データ復旧センターの様子
バッファロー東京支社(中央区新川)のデータ復旧センターを見学する機会も設けられた。東京支社と同様の施設が、名古屋(大須)と大阪(新大阪)の支社にもあり、関東以北は東京支社、中部地方が名古屋支社、関西以西は大阪支社で受け付ける。各支社で対応するのは、HDDの場合は論理障害の中度と軽度、物理障害の軽度までで、重度のものはアドバンスデザインに送られて復旧を試みる。
データ復旧現場は、バッファロー社屋の一室を部外者の立ち入り禁止として使用。着荷した製品は、(1)受付、(2)製品解体、(3)初期診断、(4)クローニング、(5)データスキャン・抽出、(6)データ復旧の順で処理して、最後にユーザーへと発送する。復旧に要する時間は1~3営業日とのことだ。
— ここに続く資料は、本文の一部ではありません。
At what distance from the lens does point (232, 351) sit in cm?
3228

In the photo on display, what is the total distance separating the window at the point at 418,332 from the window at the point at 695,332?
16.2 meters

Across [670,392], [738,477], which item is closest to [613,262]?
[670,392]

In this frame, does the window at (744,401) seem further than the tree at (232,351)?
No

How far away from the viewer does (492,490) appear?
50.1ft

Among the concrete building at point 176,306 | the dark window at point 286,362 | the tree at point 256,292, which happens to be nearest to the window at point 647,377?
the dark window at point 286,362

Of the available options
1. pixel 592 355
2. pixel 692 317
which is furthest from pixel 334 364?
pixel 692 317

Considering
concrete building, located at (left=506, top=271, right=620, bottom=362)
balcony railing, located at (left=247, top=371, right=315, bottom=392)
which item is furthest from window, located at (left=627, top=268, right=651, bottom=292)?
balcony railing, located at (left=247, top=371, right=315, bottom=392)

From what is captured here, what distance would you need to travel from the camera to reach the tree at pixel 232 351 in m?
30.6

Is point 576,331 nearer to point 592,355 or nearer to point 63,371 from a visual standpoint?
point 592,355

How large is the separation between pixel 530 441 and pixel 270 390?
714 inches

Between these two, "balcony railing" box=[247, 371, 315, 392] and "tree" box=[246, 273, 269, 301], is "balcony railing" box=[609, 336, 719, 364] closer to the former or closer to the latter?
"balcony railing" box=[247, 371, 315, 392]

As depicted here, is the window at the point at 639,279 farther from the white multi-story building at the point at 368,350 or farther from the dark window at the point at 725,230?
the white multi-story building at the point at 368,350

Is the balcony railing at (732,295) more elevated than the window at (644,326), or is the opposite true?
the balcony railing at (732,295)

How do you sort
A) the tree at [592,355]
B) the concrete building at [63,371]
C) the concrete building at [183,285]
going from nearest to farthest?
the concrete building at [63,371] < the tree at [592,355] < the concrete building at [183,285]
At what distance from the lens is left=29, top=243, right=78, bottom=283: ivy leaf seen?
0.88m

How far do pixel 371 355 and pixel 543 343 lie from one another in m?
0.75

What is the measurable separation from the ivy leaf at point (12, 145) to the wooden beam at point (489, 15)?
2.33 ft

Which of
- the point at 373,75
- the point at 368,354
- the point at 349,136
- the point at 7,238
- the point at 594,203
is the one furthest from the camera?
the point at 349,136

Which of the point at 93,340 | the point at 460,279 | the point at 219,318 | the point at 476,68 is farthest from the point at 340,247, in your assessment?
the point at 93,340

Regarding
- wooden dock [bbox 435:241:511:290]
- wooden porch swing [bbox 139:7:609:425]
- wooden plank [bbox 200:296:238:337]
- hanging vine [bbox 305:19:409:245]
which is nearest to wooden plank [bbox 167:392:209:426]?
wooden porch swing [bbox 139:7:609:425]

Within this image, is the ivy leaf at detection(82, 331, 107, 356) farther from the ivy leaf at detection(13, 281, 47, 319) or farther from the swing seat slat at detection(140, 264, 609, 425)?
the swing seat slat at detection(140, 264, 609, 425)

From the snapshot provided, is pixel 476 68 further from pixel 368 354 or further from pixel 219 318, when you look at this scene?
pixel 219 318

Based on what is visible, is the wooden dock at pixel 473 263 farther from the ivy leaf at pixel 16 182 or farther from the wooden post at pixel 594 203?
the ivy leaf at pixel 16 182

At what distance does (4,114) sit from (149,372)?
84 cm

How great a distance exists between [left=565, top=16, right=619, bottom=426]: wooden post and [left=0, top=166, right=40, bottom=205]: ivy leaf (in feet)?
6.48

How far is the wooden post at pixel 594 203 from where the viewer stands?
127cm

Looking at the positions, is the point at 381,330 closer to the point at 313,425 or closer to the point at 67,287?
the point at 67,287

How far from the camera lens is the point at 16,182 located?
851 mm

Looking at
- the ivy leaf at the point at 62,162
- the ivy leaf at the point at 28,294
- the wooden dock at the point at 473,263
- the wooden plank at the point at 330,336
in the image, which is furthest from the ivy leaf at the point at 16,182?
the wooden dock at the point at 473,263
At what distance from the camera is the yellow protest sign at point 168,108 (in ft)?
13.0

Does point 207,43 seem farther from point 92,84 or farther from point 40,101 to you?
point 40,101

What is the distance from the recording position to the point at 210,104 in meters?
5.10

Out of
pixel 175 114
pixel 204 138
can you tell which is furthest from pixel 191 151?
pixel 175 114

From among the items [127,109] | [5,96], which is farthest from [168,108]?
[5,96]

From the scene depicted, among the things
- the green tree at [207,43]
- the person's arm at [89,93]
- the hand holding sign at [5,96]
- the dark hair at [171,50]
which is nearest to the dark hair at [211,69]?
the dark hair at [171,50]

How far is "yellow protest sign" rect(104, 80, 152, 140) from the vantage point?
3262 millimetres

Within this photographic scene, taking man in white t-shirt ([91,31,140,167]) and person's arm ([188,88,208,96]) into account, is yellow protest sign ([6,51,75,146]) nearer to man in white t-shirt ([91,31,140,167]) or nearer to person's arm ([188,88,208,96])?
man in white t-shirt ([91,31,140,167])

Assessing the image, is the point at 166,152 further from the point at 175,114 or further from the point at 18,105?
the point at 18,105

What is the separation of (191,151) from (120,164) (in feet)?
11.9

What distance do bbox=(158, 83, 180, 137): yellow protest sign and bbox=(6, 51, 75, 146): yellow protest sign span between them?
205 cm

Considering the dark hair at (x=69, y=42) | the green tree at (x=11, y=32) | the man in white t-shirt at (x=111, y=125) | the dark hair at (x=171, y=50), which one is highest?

基本的には流れ作業で、受付は着荷したストレージを確認して、1つ1つに管理番号を付与していく。続く製品解体では、筐体内部のHDDなどを取り出す。ここではHDDの円盤(プラッタ)までむき出しにはしない。バーコードシールを貼って管理する。
解体したHDDは、初期診断で物理障害か論理障害かを見極め、支社で対応できるかどうかを判断。可能であればデータをバックアップ(クローニング)する。データ復旧の目的はハードウェアの修理ではなく、あくまでデータを取り戻すことなので、クローニングができれば以降の作業はそれを利用し、壊れたHDDは極力動かさずに作業するのだ。
軽度な論理障害など、支社で対応できる場合は、データをスキャンして抽出し、データ復旧を試みる。あらかじめユーザーには修復に際して重視するデータを確認しており、そのデータから最優先で抽出する。無事にデータを抽出できた場合、データを復旧用のHDDに保存してユーザーに届けられる仕組みだ。
ハードウェアには耐久年数があり、HDDも一生使えるものではない。データが破損したときにデータ復旧サービスが利用できるのは心強いが、バッファローのサービスとて100%の復旧を保証するものではない。むしろ、冒頭で紹介した業界平均の約8割という復旧成功率は大きく変わらないだろう。
データ復旧にコストをかけるよりは、バックアップを取り、3~4年をめどにHDDを買い替えることが、より賢いストレージ運用といえる。とはいえ、長く使っていれば不慮の事故や操作ミスはつきものでもある。万が一のときのため、頭の隅に入れておきたいサービスだ。